1
Должно быть, это ему приснилось — будто ветер голос Ягды принес, но слов он не разобрал, а только в их звуках тревогу расслышал… А когда он открыл глаза, вокруг него были снежные шапки гор. Он лежал на ковре из пестрого мха, а чуть ниже петлял и прыгал с камня на камень ручей. Не иначе, в это тихое место его принес Степунок… А когда привстал на локтях, вдруг увидел Симаргла. Юный бог от ручья нес воду в ладонях. А потом этой колкой водой Кащеевы раны омыл. А потом — ведь откуда-то знал про нее! — вытянул из-под левой лопатки костяную иглу.
«Почему мне совсем не больно?» — удивился Кащей и увидел, что раны — они ведь только что еще ныли — почти затянулись.
«Потому что помочь я могу тебе только этим», — без обычной своей улыбки ответил Симаргл.
Мягкий свет, всегда от него исходивший, был сегодня чуть сумрачней.
«Ягде что-то грозит?» — догадался Кащей.
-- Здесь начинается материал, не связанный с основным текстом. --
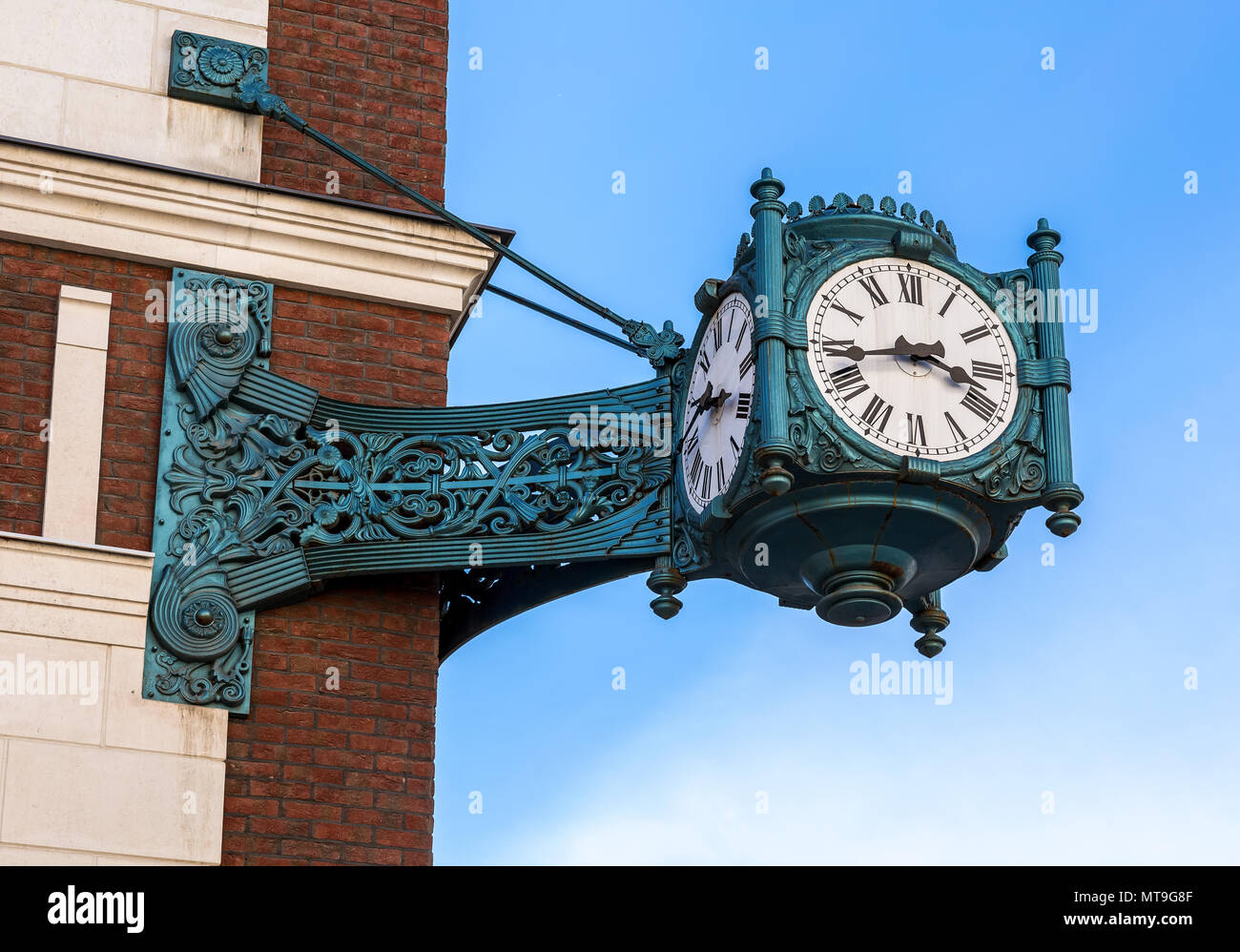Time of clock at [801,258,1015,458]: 3:43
И ее оберега на груди не найдя, закричал уже голосом:
— Ягде что-то грозит?
И испуганно сел. И увидел неподалеку, на камне, Фефилу. Зверек делал вид, что разгрызает шиповник, что их разговора не слышит… Но ушки Фефилы поникли, а кончик хвоста тревожно по камню петлял.
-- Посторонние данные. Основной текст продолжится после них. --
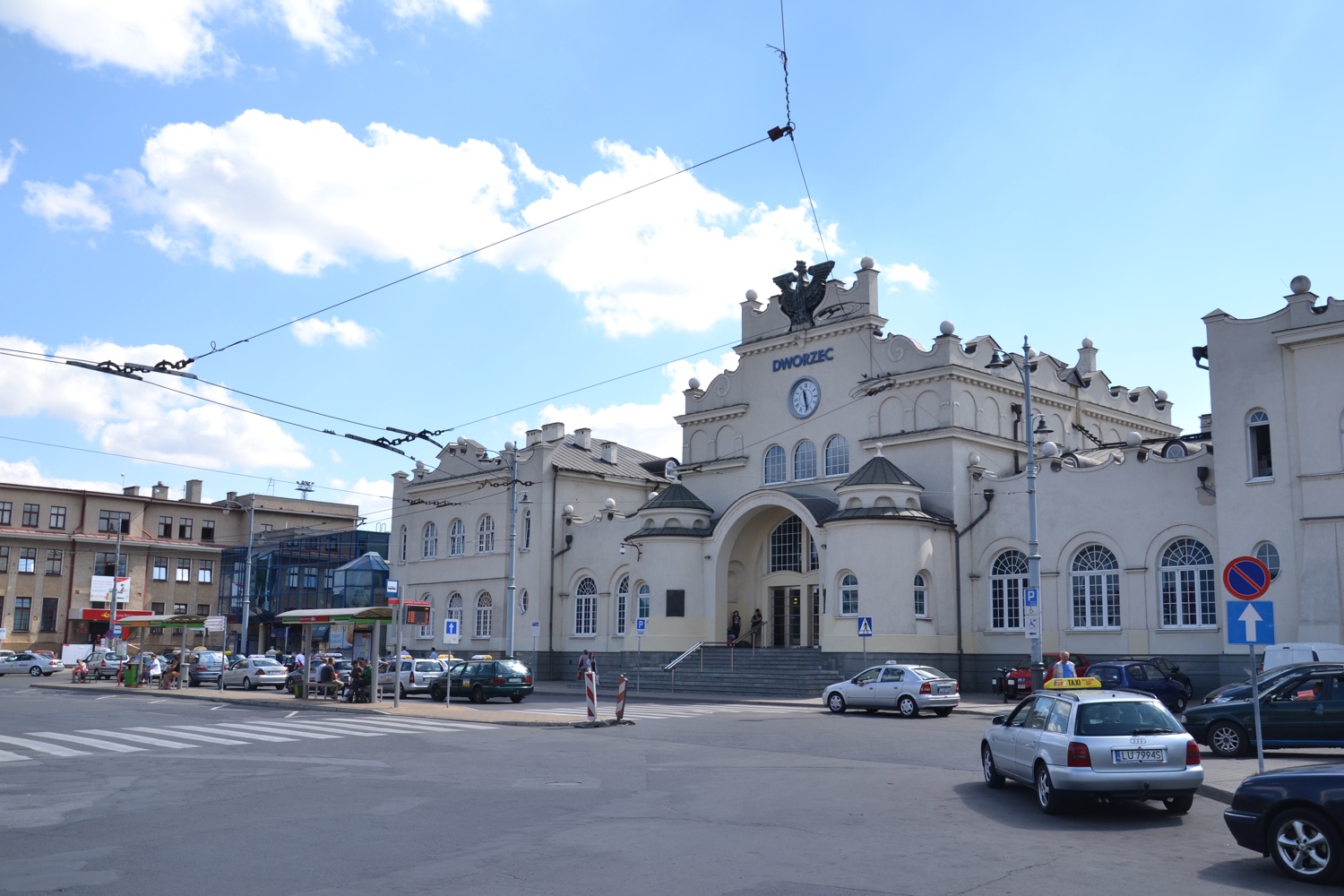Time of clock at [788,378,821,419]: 11:28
«То, что грозит человеку, живет у него внутри», — тихо сказал Симаргл.
«Внутри?» — удивился Кащей и еще раз взглянул на чудом зажившие раны.
«Здесь! — юный бог коснулся его груди. — Где обитает твоя решимость».
«Сорвать небесные яблоки?» — честно спросил Кащей.
«Нарушить запреты богов», — кивнул Симаргл.
«Да. Да! Нарушить! Но ты же меня не выдашь?» — и Кащей улыбнулся.
«Человеку нельзя вечно жить на земле!»
«Почему?!»
«Потому что он перестанет быть человеком! Потому что в его глазах будет больше холода, чем…»
«Но Симаргл! — силы мальчика прибывали так быстро, что на месте было не усидеть: — Ты же всегда меня понимал!» — и поднял с земли свой меч, и обрадовался тому, как снова крепка рука. И поднес меч к губам. И лицо его отразило сияние. И в сиянии отразилось. Что-то было в синих его глазах, чего он и в самом деле не помнил в них прежде… Но Ягда ждала. И раздумывать лишний миг было уже нельзя.
— Неужели это так трудно понять? — крикнул он голосом и губами. — Ягда хочет не вечно жить, а вечно любить! Как никто! Как еще никогда!
«И ты тоже этого хочешь?»
Кащей заходил по мягкой, мшистой поляне, нога утопала в ней, словно мысль в этом мучительном разговоре.
— Да, хочу! — закричал, только бы поскорее его прекратить.
«Когда любишь, уже прикасаешься к вечности».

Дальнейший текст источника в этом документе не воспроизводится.